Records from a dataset
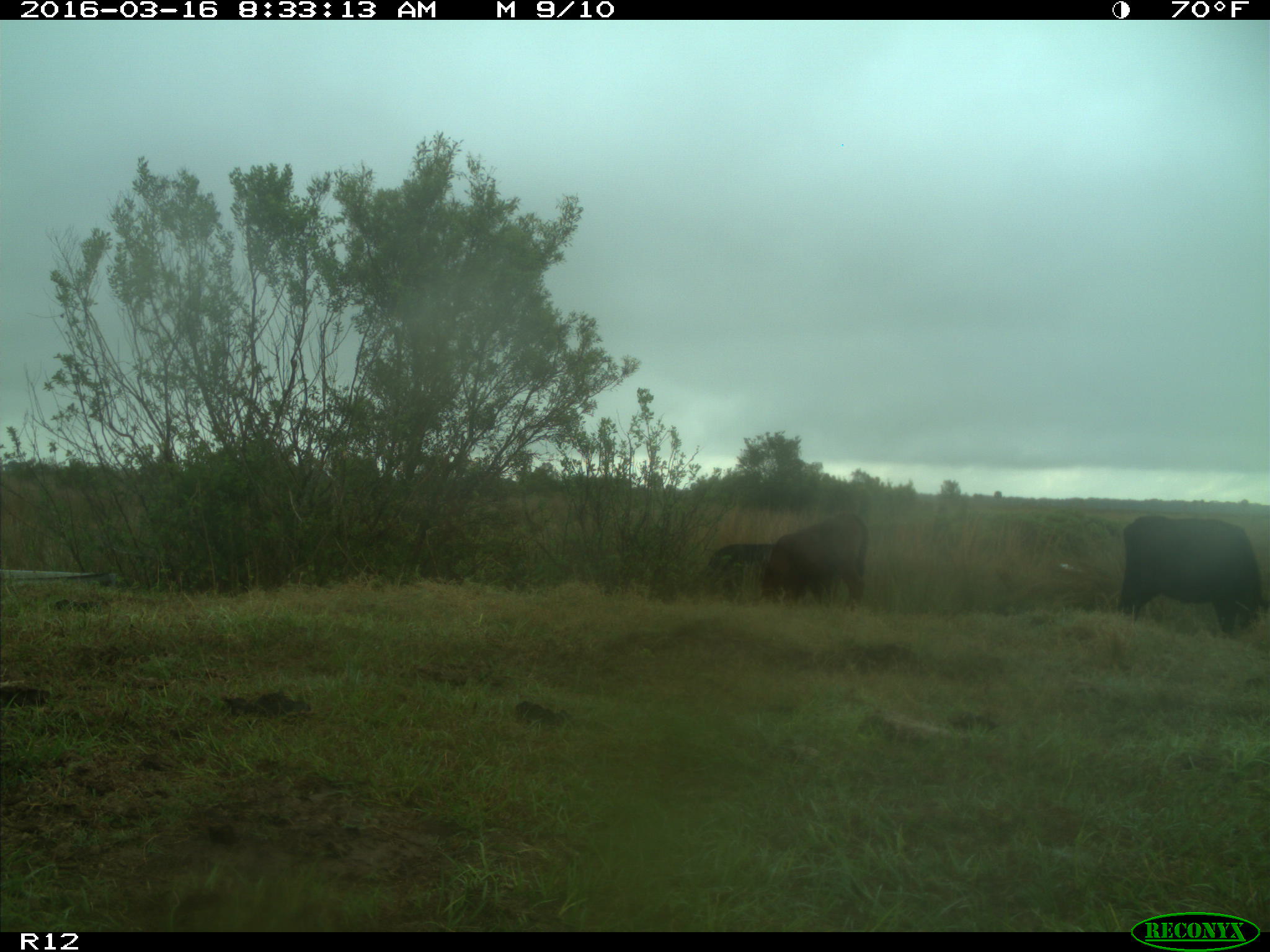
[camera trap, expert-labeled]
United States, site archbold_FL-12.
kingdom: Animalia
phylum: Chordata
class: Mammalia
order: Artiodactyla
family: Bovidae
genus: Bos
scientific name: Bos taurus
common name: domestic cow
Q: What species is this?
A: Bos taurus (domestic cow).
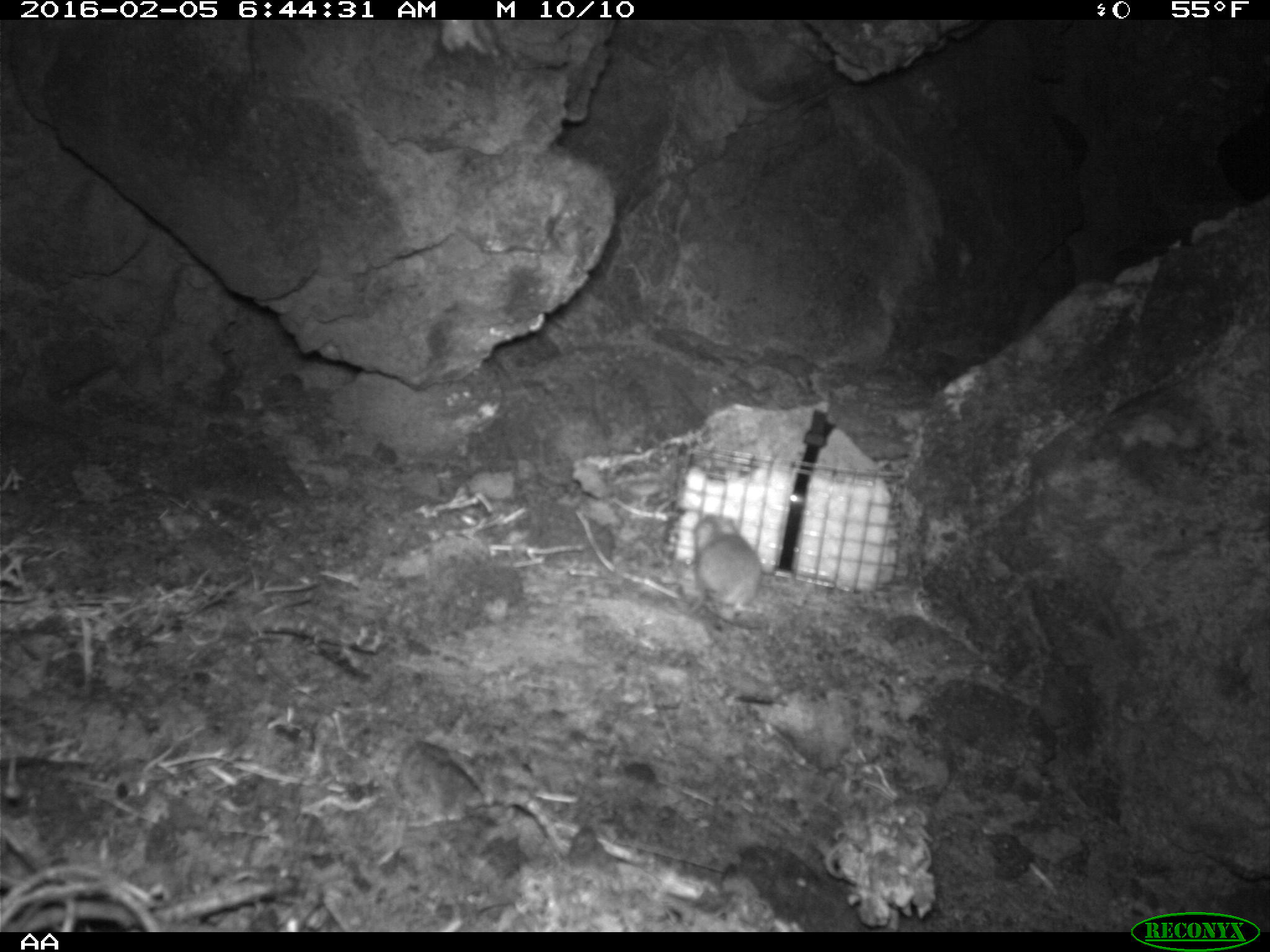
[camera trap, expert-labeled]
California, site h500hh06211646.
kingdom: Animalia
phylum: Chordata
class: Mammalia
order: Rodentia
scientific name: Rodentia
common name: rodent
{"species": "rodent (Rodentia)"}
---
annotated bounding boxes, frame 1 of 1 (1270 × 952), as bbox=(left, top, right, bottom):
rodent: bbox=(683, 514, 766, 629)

==

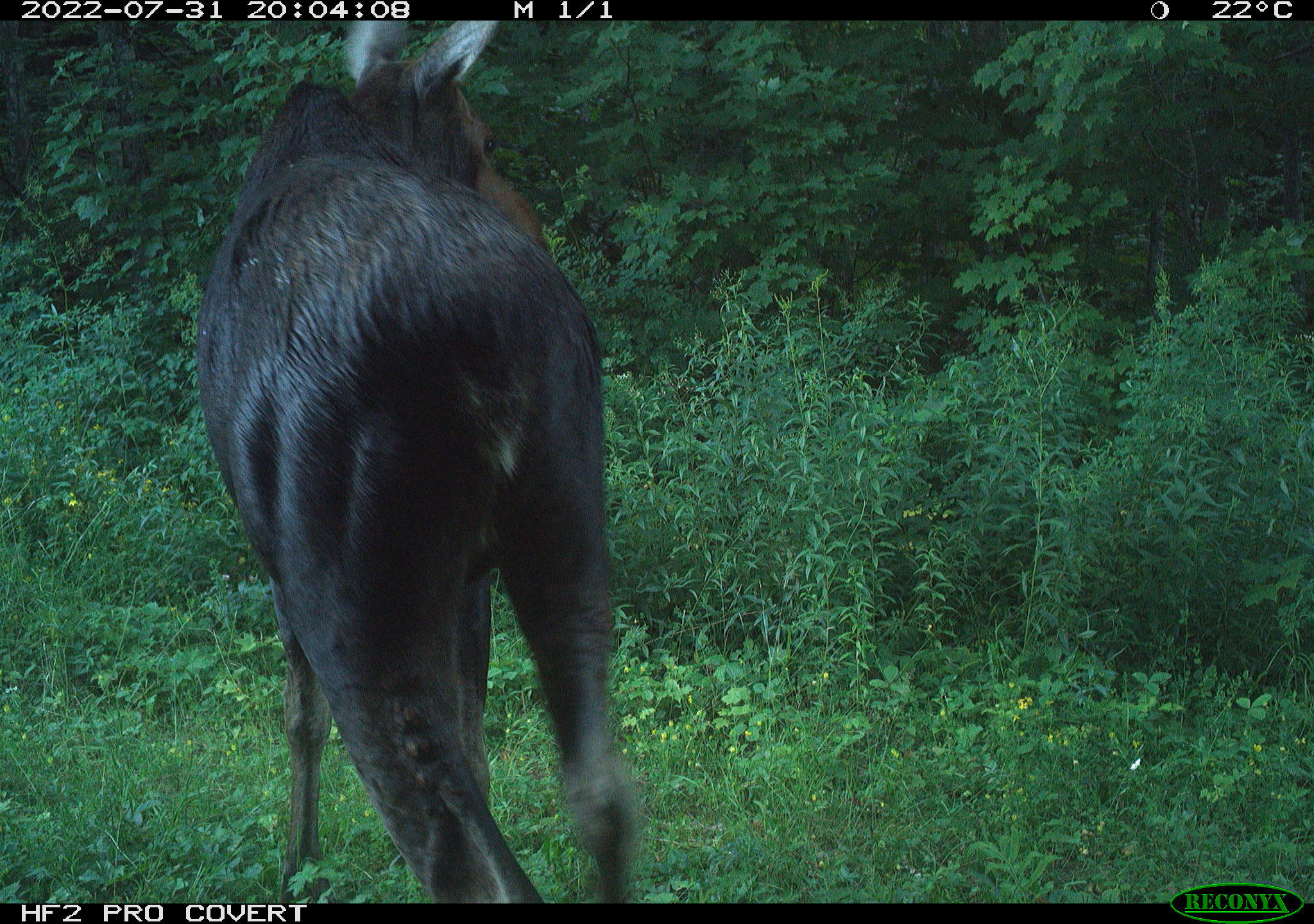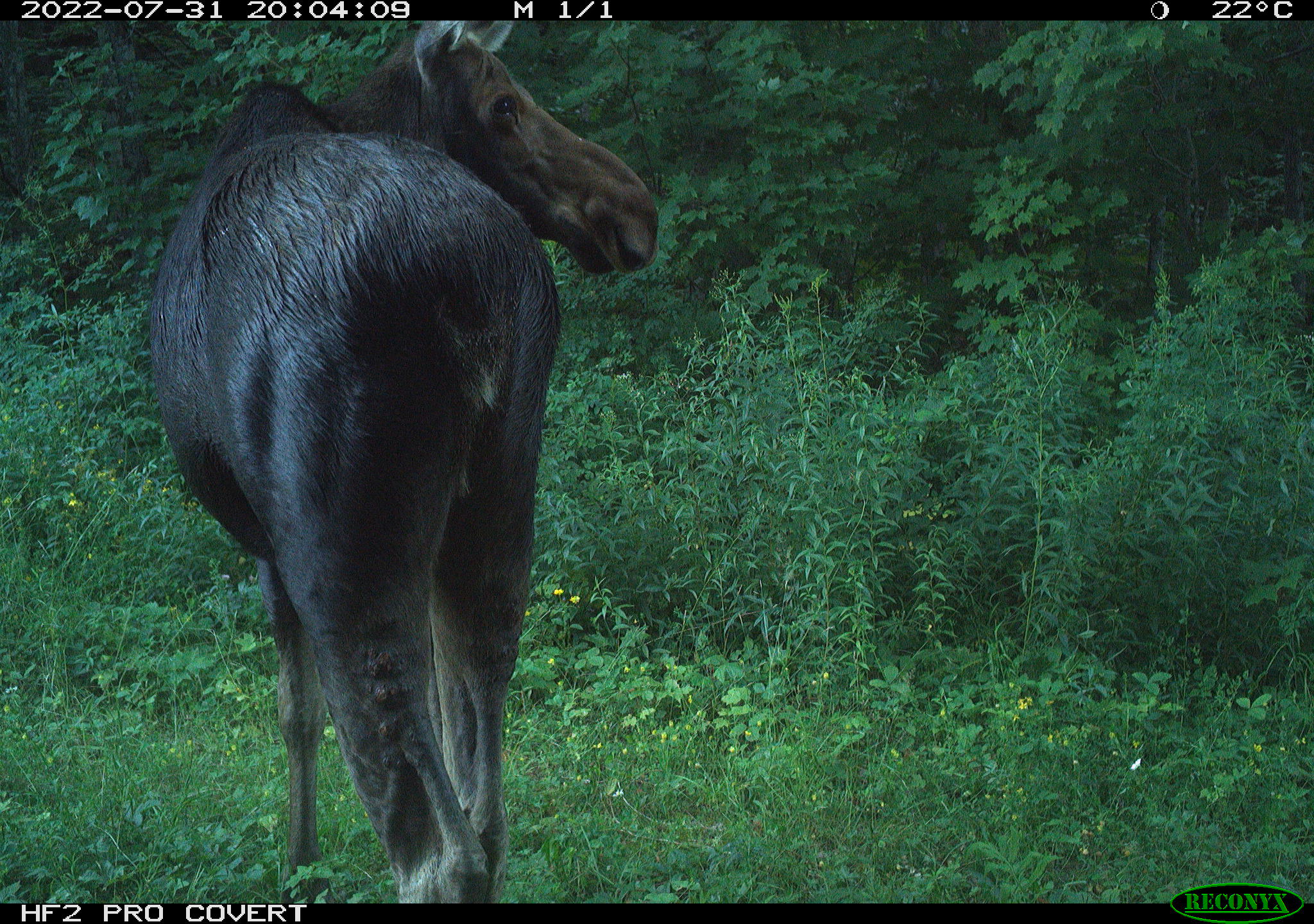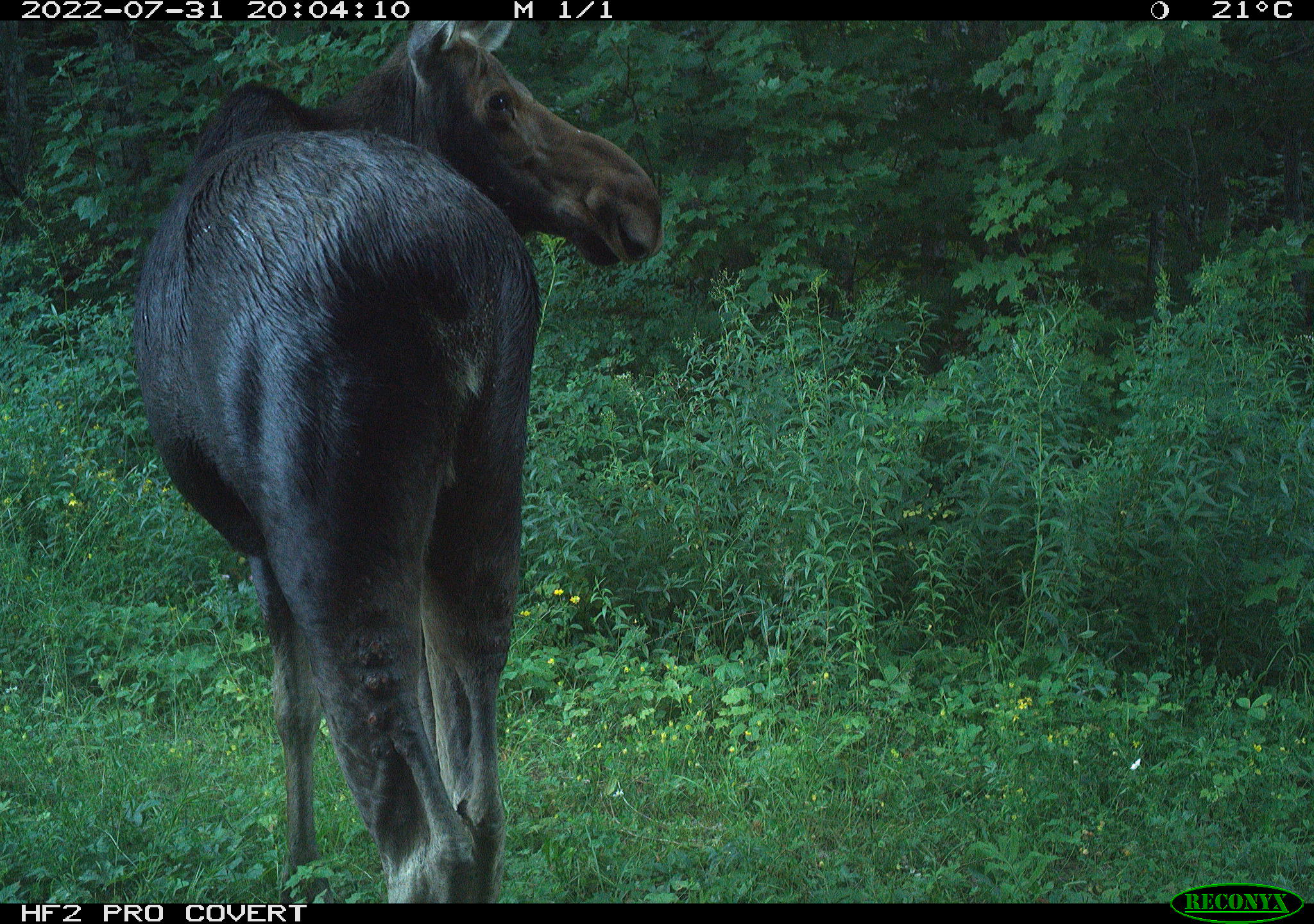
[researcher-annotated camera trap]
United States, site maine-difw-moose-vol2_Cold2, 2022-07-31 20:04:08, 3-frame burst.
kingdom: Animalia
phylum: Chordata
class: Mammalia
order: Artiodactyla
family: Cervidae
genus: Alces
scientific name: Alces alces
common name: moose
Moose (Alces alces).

▶ _WHAT YOU NEED TO DO_:
Make a copy of each line in the records that has the word "site".

▶ _WRITTEN REPLY_:
United States, site archbold_FL-12.
California, site h500hh06211646.
United States, site maine-difw-moose-vol2_Cold2, 2022-07-31 20:04:08, 3-frame burst.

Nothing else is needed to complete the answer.